While going up was a laborious but not a frightening process, coming down was somewhat more daunting. Climbers make it look easy, but trusting the person holding the other end of the rope (called the “belayer”) to lower you down slowly as you lean back and try to enjoy the ride is not easy. I kept running into the wall (I have some rather nasty bruises to show for it) because I couldn’t bring myself to put my feet flat against the wall and let them do the work like they told me. I was pretty freaked out. On my left, however, was a guy who was a lot stronger and just generally better at this than I was. Seeing my struggle, he climbed towards me and calmly gave me some encouragement, as well as telling me to hand him one of my picks so that I didn’t have to carry them both down. Gaining nerve from his encouragement, I handed him the pick and made the rest of my way down successfully.
It was a great afternoon. Just watching some of the more experienced climbers was mesmerizing. There was such a positive attitude of encouragement. And I am proud to say that by the end, I could take off my own crampons, harness, and helmet, unaided.
Upon arrival at the lodge, we were greeted with the inviting smells of warm chili, and, after changing into warm clothes, everyone grabbed a bowl and relaxed. In addition, we also had the opportunity to hear from an experienced climber – who had just gotten back from Patagonia, Chile – about his adventures there and other places. It was extremely inspiring and encouraging to hear about his and his partners’ dedication and perseverance. He encouraged all of us to set goals and continue challenging ourselves in whatever outdoor activity impassioned us.
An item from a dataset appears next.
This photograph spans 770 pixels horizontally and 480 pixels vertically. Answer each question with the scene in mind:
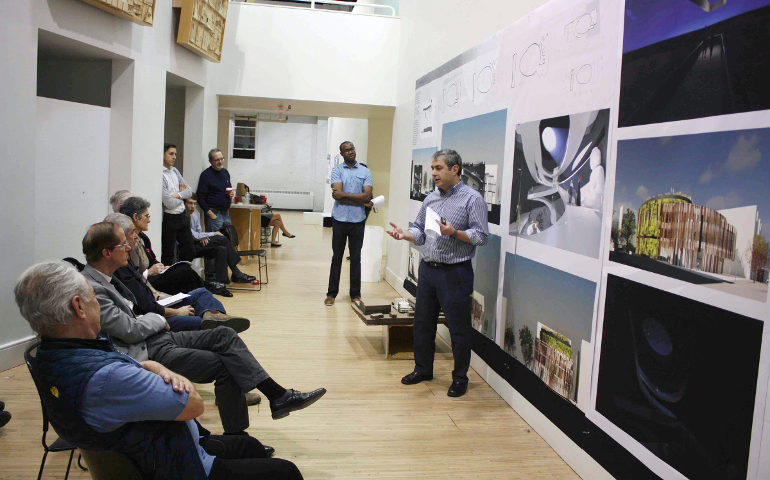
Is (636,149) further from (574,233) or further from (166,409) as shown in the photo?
(166,409)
Before we left New Hampshire the next morning, in true UPOC tradition, we made a stop at a local diner for a sumptuous breakfast.
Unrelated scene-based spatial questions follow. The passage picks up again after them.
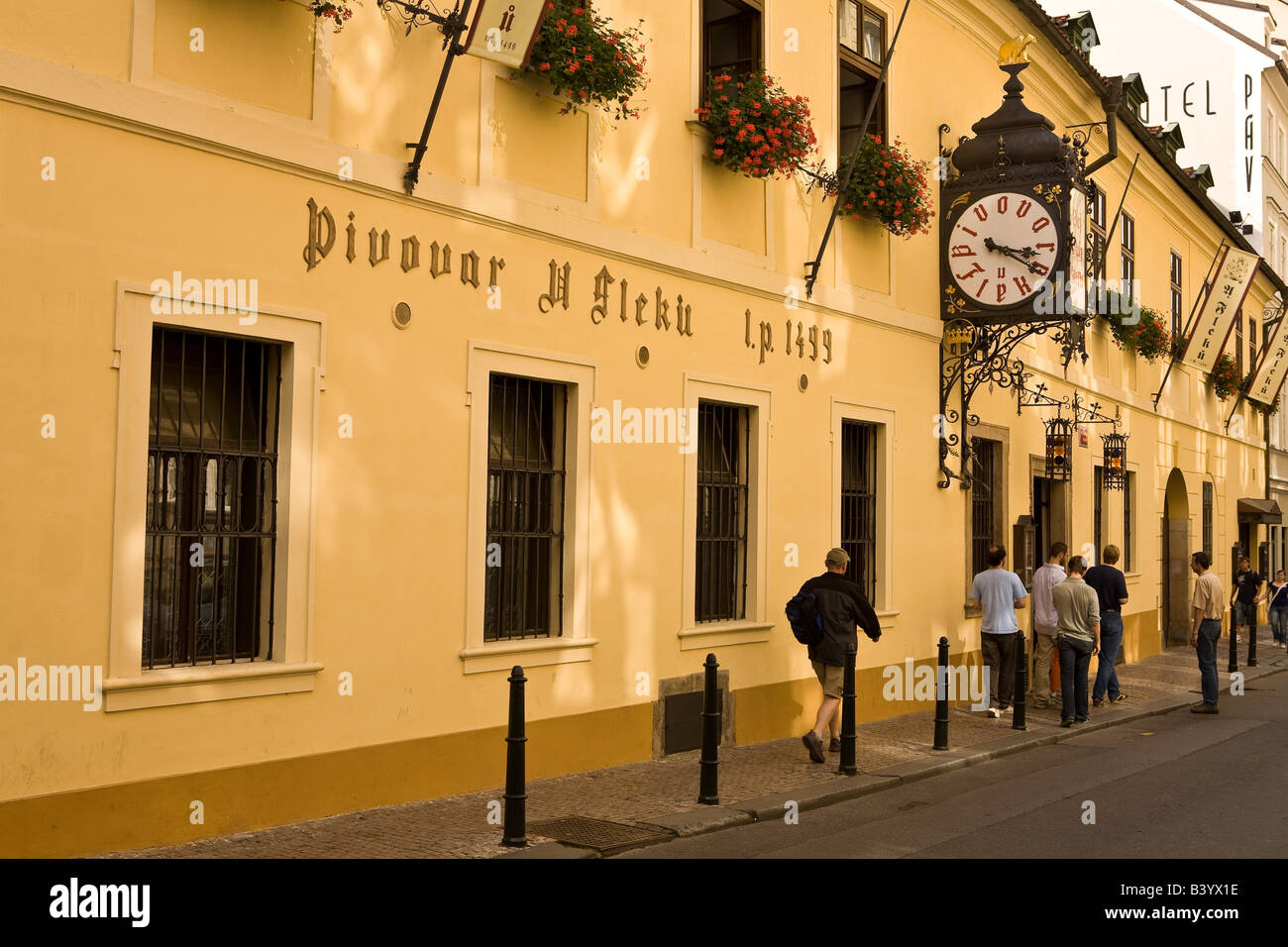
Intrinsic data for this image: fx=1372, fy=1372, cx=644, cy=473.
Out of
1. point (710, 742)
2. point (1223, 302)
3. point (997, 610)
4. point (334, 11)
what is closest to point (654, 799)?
point (710, 742)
Overall, a fantastic trip. Everything about the weekend was amazing, and although I went into the trip really nervous about not knowing anything about climbing, with all the encouragement from the guides and other climbers, it turned out to be an extremely do-able and exhilarating experience.
Final thoughts/advice for any first time climbers: One, definitely give it a try. Two, your arms will feel like you’ve been pulling a train when you wake up the next morning. Be prepared. Three, know that everyone, at some point, has been a newbie climber, so don’t feel embarrassed to ask for help whenever you need it. Explore on.